-- WORK INSTRUCTIONS --
Swap "yellow streetcar" for "yellow tram" everywhere in the data below, and write out all of the data again with nothing else changed.

-- RECORD EXCERPTS --
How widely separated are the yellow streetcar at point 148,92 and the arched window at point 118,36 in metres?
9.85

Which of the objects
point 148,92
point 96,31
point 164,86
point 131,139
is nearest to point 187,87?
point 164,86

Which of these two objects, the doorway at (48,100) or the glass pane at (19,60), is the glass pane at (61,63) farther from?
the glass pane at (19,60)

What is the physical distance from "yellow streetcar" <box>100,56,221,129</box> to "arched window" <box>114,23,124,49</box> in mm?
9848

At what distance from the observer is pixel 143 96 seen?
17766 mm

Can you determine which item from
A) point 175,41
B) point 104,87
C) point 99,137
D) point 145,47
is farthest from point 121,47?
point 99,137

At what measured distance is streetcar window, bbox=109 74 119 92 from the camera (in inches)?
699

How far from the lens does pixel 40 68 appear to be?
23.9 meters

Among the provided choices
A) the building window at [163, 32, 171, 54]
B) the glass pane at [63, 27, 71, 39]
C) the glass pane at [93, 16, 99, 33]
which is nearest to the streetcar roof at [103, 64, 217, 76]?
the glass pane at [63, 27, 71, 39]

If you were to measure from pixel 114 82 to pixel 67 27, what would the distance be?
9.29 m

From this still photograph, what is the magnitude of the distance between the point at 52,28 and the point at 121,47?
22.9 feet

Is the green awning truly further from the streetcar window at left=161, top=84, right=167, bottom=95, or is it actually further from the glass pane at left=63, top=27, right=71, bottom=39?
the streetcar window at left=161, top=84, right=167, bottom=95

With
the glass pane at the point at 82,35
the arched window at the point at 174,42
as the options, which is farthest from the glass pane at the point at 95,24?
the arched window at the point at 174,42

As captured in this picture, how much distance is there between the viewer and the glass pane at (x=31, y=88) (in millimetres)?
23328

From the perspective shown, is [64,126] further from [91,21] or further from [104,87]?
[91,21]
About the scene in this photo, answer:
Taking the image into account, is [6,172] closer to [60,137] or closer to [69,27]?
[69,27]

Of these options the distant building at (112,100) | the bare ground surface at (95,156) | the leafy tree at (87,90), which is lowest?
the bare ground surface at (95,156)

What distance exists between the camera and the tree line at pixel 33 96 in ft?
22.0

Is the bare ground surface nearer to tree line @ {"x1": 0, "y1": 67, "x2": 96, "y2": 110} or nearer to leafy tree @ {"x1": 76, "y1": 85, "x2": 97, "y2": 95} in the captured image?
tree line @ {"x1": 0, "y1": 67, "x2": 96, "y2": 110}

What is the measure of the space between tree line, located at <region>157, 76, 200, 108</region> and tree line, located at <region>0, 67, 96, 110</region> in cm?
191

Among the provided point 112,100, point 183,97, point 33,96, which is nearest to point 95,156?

-- COMPLETE RESPONSE --
How widely separated are the yellow tram at point 148,92 and the arched window at point 118,36 in metres?
9.85

Which of the objects
point 148,92
point 96,31
point 164,86
point 131,139
is nearest to point 187,87?
point 164,86

Which of these two objects, the doorway at (48,100) or the glass pane at (19,60), is the glass pane at (61,63) farther from?
the glass pane at (19,60)

What is the physical distance from "yellow tram" <box>100,56,221,129</box> to "arched window" <box>114,23,124,49</box> in mm?
9848

At what distance from the observer is pixel 143 96 seen?
17766 mm

Can you determine which item from
A) point 175,41
B) point 104,87
C) point 99,137
D) point 145,47
is farthest from point 121,47?
point 99,137

At what measured distance is streetcar window, bbox=109 74 119 92 from the camera (in inches)?
699

How far from the lens does pixel 40 68 appear to be?
23.9 meters

Among the provided choices
A) the building window at [163, 32, 171, 54]
B) the glass pane at [63, 27, 71, 39]
C) the glass pane at [93, 16, 99, 33]
which is nearest to the streetcar roof at [103, 64, 217, 76]?
the glass pane at [63, 27, 71, 39]

If you were to measure from pixel 114 82 to pixel 67 27, what would the distance be?
9.29 m

From this still photograph, what is the magnitude of the distance between the point at 52,28 and the point at 121,47?
22.9 feet

Is the green awning truly further from the streetcar window at left=161, top=84, right=167, bottom=95, or is it actually further from the glass pane at left=63, top=27, right=71, bottom=39?
the streetcar window at left=161, top=84, right=167, bottom=95

With
the glass pane at the point at 82,35
the arched window at the point at 174,42
as the options, which is farthest from the glass pane at the point at 95,24?
the arched window at the point at 174,42

As captured in this picture, how much distance is there between the viewer and the glass pane at (x=31, y=88) (in millimetres)?
23328

From the perspective shown, is [64,126] further from [91,21] or further from [104,87]?
[91,21]
About the scene in this photo, answer:
Taking the image into account, is [6,172] closer to [60,137] or closer to [69,27]?
[69,27]

Of these options the distant building at (112,100) | the bare ground surface at (95,156) | the leafy tree at (87,90), which is lowest?
the bare ground surface at (95,156)

What distance exists between the camera and the tree line at pixel 33 96 in ft?
22.0

Is the bare ground surface nearer to tree line @ {"x1": 0, "y1": 67, "x2": 96, "y2": 110} or nearer to leafy tree @ {"x1": 76, "y1": 85, "x2": 97, "y2": 95} in the captured image?
tree line @ {"x1": 0, "y1": 67, "x2": 96, "y2": 110}

What is the measure of the space between tree line, located at <region>157, 76, 200, 108</region> and tree line, located at <region>0, 67, 96, 110</region> in cm?
191

Among the provided point 112,100, point 183,97, point 33,96, which is nearest to point 95,156?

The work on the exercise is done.